- [Source extract]:

CREATE TABLE fact_marketing_spend (
  fact_id INT,
  customer_key INT,
  campaign_key INT,
  spend DECIMAL
);

-- Consistent queries
SELECT
  dc.segment,
  SUM(fs.amount) as sales,
  SUM(fm.spend) as marketing_spend
FROM fact_sales fs
JOIN fact_marketing_spend fm
  ON fs.customer_key = fm.customer_key
JOIN dim_customer dc ON fs.customer_key = dc.customer_key
GROUP BY dc.segment;

Advanced Pattern 5: Role-Playing Dimensions

Definition: Same dimension table used in multiple roles (via different foreign keys).

-- Dimension: Date (single table)
CREATE TABLE dim_date (
  date_key INT PRIMARY KEY,
  date_actual DATE,
  year INT,
  month INT,
  day_of_month INT
);

-- Fact: Order (uses date in multiple roles)
CREATE TABLE fact_orders (
  order_key INT,

  -- Role 1: When order was placed
  order_date_key INT,

  -- Role 2: When order was shipped
  ship_date_key INT,

  -- Role 3: When order was delivered
  delivery_date_key INT,

  customer_key INT,
  amount DECIMAL,

  CONSTRAINT fk_order_date FOREIGN KEY (order_date_key) REFERENCES dim_date(date_key),
  CONSTRAINT fk_ship_date FOREIGN KEY (ship_date_key) REFERENCES dim_date(date_key),
  CONSTRAINT fk_delivery_date FOREIGN KEY (delivery_date_key) REFERENCES dim_date(date_key)

- [Entries supplied]:
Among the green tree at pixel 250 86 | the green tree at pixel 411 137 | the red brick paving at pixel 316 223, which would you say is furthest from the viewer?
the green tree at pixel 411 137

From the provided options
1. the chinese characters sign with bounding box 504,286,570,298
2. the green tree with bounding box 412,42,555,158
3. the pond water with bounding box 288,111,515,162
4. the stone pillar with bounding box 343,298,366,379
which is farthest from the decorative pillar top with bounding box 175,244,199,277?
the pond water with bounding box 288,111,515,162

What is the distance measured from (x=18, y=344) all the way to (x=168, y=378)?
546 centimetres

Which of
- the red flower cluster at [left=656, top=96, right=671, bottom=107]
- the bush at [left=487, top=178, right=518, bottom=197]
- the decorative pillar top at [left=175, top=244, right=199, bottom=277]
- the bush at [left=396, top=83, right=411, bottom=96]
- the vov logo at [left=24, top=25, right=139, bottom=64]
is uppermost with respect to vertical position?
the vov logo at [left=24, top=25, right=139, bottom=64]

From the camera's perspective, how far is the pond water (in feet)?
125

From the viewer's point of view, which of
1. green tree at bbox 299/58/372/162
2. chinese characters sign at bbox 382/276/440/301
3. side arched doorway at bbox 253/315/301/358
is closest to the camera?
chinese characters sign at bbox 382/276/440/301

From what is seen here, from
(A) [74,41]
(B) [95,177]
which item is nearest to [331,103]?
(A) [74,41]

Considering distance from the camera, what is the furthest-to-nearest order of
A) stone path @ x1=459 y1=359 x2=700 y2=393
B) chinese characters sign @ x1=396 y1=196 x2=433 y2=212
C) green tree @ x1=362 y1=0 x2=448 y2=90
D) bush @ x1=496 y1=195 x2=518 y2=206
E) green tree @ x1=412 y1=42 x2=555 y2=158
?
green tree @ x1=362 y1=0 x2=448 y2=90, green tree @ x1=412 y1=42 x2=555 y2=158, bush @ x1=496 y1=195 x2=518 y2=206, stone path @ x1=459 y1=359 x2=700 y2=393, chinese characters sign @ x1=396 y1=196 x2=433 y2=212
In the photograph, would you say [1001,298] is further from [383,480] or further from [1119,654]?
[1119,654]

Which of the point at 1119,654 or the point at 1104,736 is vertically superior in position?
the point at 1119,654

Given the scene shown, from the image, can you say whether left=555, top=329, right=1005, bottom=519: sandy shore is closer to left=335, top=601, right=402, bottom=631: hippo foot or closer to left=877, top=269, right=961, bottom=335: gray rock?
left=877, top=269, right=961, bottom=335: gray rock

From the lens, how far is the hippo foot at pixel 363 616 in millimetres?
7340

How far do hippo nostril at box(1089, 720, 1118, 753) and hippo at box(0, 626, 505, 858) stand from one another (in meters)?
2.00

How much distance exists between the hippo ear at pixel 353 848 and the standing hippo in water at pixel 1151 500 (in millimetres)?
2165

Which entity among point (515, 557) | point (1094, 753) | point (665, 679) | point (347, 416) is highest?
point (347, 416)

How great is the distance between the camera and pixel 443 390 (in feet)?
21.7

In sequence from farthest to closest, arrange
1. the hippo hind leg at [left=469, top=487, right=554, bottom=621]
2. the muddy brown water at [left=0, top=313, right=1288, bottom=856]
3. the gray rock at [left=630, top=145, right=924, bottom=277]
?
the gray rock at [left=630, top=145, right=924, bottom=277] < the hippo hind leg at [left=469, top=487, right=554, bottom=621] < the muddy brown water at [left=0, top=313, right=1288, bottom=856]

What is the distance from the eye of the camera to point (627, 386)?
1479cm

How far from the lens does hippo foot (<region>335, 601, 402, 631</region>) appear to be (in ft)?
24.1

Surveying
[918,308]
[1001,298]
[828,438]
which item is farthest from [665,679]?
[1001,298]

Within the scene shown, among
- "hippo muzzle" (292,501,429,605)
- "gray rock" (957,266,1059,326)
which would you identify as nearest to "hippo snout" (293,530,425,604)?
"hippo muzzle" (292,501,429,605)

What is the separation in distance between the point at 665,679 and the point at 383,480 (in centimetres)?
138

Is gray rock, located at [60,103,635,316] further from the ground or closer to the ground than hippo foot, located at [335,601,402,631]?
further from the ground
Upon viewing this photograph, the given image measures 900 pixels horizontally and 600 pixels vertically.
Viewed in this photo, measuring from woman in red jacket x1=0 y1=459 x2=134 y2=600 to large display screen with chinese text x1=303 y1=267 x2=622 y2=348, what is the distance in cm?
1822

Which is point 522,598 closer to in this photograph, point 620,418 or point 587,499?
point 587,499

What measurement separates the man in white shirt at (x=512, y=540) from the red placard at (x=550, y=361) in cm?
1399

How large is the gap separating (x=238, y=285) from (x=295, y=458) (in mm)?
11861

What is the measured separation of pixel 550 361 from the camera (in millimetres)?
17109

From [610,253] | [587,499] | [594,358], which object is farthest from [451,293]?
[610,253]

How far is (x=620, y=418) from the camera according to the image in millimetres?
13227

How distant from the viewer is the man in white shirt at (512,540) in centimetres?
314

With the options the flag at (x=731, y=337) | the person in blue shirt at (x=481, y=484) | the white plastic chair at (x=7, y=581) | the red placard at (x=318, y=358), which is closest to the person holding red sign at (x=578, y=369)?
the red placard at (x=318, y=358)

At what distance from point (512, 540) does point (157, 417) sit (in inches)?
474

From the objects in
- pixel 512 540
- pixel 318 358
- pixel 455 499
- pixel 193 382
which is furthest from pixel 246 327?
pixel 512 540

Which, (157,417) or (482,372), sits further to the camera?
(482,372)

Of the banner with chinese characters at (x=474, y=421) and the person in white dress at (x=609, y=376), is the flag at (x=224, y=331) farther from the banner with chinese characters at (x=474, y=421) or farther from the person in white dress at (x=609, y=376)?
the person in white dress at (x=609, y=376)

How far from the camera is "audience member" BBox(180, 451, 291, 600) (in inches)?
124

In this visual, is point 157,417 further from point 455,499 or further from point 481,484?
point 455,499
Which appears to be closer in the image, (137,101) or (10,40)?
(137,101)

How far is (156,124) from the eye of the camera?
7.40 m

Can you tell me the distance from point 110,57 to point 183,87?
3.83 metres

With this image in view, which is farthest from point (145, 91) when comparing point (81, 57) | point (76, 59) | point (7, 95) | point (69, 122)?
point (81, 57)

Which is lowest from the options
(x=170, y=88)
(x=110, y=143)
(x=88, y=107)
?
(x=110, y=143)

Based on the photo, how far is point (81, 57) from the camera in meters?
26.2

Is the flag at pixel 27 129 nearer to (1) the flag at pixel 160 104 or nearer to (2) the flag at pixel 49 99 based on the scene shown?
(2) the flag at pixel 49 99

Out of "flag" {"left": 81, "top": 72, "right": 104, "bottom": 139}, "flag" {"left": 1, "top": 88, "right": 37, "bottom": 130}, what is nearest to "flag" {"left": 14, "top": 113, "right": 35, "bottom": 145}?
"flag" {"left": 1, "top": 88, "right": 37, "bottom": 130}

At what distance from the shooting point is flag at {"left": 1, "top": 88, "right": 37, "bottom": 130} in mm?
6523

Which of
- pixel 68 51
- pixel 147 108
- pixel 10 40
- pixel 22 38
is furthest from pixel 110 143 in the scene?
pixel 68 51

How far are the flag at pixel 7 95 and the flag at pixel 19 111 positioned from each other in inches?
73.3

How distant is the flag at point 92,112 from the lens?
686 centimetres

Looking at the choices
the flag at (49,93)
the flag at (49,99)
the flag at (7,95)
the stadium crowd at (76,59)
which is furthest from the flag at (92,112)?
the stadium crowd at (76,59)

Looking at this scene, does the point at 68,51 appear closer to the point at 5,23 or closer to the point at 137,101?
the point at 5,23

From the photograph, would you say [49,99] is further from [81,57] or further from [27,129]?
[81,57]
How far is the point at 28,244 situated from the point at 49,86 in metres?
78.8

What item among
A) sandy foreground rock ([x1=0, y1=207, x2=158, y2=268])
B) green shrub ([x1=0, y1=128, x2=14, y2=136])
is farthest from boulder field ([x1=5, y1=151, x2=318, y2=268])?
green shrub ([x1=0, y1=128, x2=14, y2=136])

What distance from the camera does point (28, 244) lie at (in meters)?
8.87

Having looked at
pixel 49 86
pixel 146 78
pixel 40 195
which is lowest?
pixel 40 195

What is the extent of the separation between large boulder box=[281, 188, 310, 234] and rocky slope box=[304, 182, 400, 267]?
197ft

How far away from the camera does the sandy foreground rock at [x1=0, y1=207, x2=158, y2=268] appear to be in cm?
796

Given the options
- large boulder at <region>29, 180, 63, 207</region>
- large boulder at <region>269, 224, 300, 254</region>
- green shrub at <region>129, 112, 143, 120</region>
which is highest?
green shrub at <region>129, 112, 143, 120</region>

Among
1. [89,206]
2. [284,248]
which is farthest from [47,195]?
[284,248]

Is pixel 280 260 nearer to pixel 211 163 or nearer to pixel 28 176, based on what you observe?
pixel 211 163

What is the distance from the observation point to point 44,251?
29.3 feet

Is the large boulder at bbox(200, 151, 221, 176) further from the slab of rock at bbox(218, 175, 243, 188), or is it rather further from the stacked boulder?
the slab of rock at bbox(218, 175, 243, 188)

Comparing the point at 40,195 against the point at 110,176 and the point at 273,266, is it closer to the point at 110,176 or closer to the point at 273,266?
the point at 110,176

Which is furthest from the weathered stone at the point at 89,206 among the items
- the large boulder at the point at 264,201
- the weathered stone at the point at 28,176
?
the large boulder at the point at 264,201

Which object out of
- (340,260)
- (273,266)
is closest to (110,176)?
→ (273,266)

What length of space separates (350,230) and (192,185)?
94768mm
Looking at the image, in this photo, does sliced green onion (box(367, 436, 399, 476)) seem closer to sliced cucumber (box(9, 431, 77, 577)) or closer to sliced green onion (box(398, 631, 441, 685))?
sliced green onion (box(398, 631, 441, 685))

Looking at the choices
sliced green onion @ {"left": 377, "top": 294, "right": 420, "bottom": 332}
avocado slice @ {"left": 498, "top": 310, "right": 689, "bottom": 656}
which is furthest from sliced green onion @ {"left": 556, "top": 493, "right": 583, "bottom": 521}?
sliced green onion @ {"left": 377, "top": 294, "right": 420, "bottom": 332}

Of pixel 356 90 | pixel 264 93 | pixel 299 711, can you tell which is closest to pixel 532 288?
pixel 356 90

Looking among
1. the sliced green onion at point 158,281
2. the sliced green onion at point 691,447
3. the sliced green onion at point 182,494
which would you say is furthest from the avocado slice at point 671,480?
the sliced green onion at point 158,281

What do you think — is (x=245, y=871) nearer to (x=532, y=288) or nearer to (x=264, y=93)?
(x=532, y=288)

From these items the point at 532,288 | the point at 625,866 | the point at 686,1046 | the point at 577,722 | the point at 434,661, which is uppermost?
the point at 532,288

- [Stated exercise 1]:
Answer these about the SQL schema text:
(a) On which column is fact_sales joined to fact_marketing_spend?
(b) How does the text define role-playing dimensions?
(c) Which three columns of fact_orders reference dim_date(date_key)?
- [Stated exercise 2]:
Pick up the SQL schema text on role-playing dimensions after its last line and carry it forward.
The rows have no connection to the SQL schema text.

- [Exercise answer 1]:
(a) customer_key
(b) The same dimension table used in multiple roles, via different foreign keys.
(c) order_date_key, ship_date_key and delivery_date_key

- [Exercise answer 2]:
);

-- Query: Orders delivered late
SELECT
  f.order_key,
  do.date_actual as order_date,
  ds.date_actual as ship_date,
  dd.date_actual as delivery_date,
  dd.date_actual - ds.date_actual as delivery_delay_days
FROM fact_orders f
JOIN dim_date do ON f.order_date_key = do.date_key
JOIN dim_date ds ON f.ship_date_key = ds.date_key
JOIN dim_date dd ON f.delivery_date_key = dd.date_key
WHERE dd.date_actual - ds.date_actual > 7;  -- Delivered > 7 days late

Advanced Pattern 6: Slowly Changing Dimensions - Hybrid Approach

Problem: Track change history while maintaining query simplicity.

Pattern: SCD Type 2 with Current Flag (Best Practice)

CREATE TABLE dim_customer_scd2 (
  customer_key INT PRIMARY KEY,
  customer_id INT,
  name STRING,
  address STRING,
  city STRING,

  -- SCD Type 2 tracking
  effective_date DATE,
  end_date DATE,
  is_current BOOLEAN,
  change_reason STRING,  -- Why did it change?

  -- Lineage
  _dbt_updated_at TIMESTAMP,
  _version_number INT
);

-- Example data
INSERT INTO dim_customer_scd2 VALUES
  (1, 100, 'John Doe', '123 Old St', 'NYC', '2024-01-01', NULL, TRUE, 'Initial', NOW(), 1),
  (2, 100, 'John Doe', '456 New St', 'Boston', '2024-06-01', NULL, TRUE, 'Moved', NOW(), 2);

-- Query as of date (snapshot)
SELECT * FROM dim_customer_scd2
WHERE is_current = TRUE;  -- Latest version

-- Historical analysis
SELECT
  customer_id,
  address,
  city,
  effective_date,
  end_date
FROM dim_customer_scd2
WHERE customer_id = 100
ORDER BY effective_date;

Performance Optimization via Schema Design

Pattern: Denormalization for Speed

-- Rather than joining 5 tables every query:
-- ❌ SELECT d.year, p.category, SUM(f.amount)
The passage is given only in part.